For the two-year study, researchers videotaped the head movements of mice and recorded the electrical activity in the head-direction regions of the sleeping animals, specifically in the antero-dorsal thalmic nucleus and postsibiculum regions of the brain. These recordings were then compared with similar readings made in the same mice while they were awake and navigating in various environments.
Adrien Peyrache, PhD, a postdoctoral fellow and lead author of the study, further concludes, “The coordinated activity during the majority of sleep likely represents a consolidation of places, events and times, a sort of navigational backup system in the brain, during which the brain stores a map to memory.”
Buzsaki says the research team plans to monitor other parts of the mouse brain involved in more complex forms of behaviors to see if similar neural activity patterns are at work.

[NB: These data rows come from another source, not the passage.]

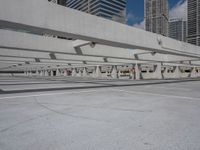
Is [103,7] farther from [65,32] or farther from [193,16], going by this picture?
[65,32]

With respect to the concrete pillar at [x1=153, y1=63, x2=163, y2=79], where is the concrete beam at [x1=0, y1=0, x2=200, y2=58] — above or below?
above

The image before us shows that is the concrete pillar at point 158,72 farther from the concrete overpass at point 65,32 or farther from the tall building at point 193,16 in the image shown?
the tall building at point 193,16

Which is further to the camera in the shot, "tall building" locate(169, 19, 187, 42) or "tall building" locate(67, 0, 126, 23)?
"tall building" locate(67, 0, 126, 23)

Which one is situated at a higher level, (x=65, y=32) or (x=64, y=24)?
(x=64, y=24)

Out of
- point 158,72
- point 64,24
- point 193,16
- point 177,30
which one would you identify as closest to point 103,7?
point 177,30

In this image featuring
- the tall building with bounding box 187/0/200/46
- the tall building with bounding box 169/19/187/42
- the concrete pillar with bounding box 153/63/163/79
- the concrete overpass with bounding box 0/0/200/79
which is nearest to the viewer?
the concrete overpass with bounding box 0/0/200/79

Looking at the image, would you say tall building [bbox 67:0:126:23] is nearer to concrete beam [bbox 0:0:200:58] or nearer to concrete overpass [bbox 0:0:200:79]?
concrete overpass [bbox 0:0:200:79]

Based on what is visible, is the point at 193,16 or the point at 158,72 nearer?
the point at 158,72

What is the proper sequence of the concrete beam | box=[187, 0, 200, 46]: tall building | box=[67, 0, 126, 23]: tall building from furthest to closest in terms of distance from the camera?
box=[67, 0, 126, 23]: tall building
box=[187, 0, 200, 46]: tall building
the concrete beam

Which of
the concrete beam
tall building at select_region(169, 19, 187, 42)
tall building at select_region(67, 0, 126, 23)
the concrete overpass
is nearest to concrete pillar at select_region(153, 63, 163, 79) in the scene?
the concrete overpass

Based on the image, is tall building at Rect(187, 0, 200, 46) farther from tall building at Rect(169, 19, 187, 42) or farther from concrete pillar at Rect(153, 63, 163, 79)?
concrete pillar at Rect(153, 63, 163, 79)

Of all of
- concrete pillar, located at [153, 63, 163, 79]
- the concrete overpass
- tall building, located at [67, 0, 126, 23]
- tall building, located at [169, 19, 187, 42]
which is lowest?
concrete pillar, located at [153, 63, 163, 79]

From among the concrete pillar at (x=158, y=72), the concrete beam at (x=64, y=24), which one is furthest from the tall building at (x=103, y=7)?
the concrete beam at (x=64, y=24)

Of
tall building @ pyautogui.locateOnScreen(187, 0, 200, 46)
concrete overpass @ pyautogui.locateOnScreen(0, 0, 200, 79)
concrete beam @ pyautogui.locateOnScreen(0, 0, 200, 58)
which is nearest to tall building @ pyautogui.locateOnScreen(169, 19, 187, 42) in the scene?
tall building @ pyautogui.locateOnScreen(187, 0, 200, 46)
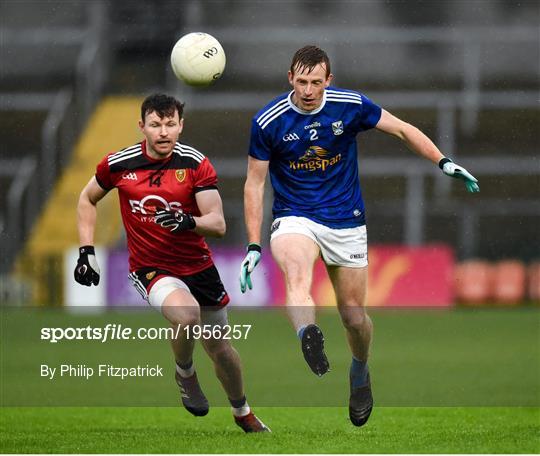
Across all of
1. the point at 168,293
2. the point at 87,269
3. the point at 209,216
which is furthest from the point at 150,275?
the point at 209,216

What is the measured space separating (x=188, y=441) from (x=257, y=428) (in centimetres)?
53

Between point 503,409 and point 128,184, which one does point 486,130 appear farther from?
point 128,184

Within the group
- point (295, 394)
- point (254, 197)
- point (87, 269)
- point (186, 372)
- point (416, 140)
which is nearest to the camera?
point (254, 197)

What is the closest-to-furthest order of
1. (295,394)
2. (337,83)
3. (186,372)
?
(186,372) < (295,394) < (337,83)

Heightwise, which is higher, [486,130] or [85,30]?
[85,30]

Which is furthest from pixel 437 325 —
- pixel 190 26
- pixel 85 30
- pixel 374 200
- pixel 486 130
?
pixel 85 30

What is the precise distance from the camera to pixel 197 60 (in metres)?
→ 7.89

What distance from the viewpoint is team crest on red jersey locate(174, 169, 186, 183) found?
7.42 m

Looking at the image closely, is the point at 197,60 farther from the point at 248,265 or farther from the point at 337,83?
the point at 337,83

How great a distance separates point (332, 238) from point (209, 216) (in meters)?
0.75

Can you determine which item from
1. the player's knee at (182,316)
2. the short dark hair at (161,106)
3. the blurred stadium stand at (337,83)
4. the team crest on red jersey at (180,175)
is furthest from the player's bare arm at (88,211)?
the blurred stadium stand at (337,83)

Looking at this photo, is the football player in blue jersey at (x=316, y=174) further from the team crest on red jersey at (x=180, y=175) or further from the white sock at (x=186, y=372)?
the white sock at (x=186, y=372)

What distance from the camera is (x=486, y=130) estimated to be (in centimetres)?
2292

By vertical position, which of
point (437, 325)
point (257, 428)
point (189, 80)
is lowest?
point (437, 325)
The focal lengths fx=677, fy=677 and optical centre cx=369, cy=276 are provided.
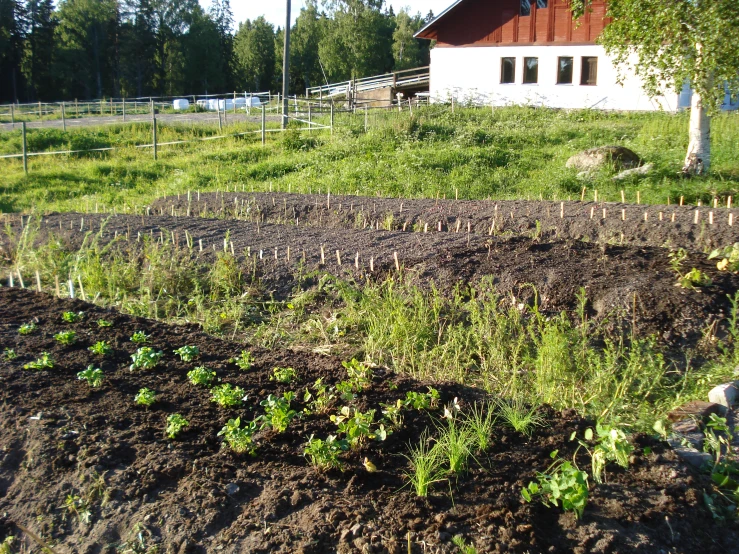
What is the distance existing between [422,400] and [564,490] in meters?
1.00

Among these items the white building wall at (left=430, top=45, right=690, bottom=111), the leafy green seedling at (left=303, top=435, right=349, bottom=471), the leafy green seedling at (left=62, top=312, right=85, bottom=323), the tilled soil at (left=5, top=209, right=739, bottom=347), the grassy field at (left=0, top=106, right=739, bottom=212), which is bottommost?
the leafy green seedling at (left=303, top=435, right=349, bottom=471)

Researchers also plan experiments to test whether head direction and navigation can be electrically controlled and predicted in advance.
Funding support for the study was provided by National Institutes of Health grant NS34994 and National Science Foundation grant SBE0542013. Additional funding resources were provided by a Human Frontier Science Program long-term fellowship and a European Molecular Biology Organization postdoctoral fellowship.
Besides Drs. Buzsaki and Peyrache, other researchers involved in the study, conducted entirely at NYU Langone, were Marie Lacroix, PhD, and Peter Petersen, PhD.